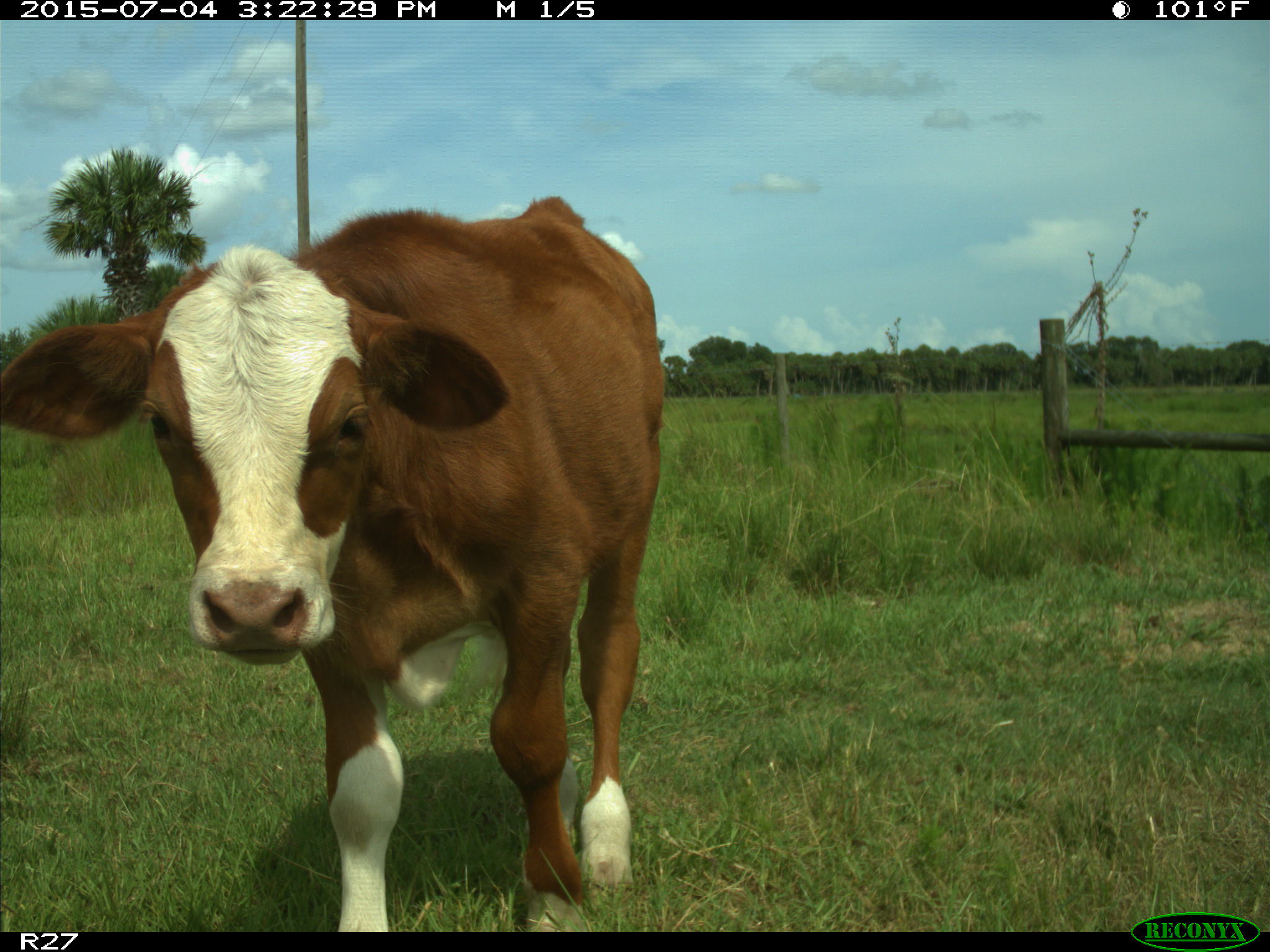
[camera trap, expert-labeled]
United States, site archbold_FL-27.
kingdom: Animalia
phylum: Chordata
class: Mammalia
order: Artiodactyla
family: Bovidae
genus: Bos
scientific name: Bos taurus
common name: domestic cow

> WHAT THIS TASK INVOLVES: Write out exactly, and only, each line from the one with "kingdom: Animalia" down to the last line of the records above.

> WORKED SOLUTION:
kingdom: Animalia
phylum: Chordata
class: Mammalia
order: Artiodactyla
family: Bovidae
genus: Bos
scientific name: Bos taurus
common name: domestic cow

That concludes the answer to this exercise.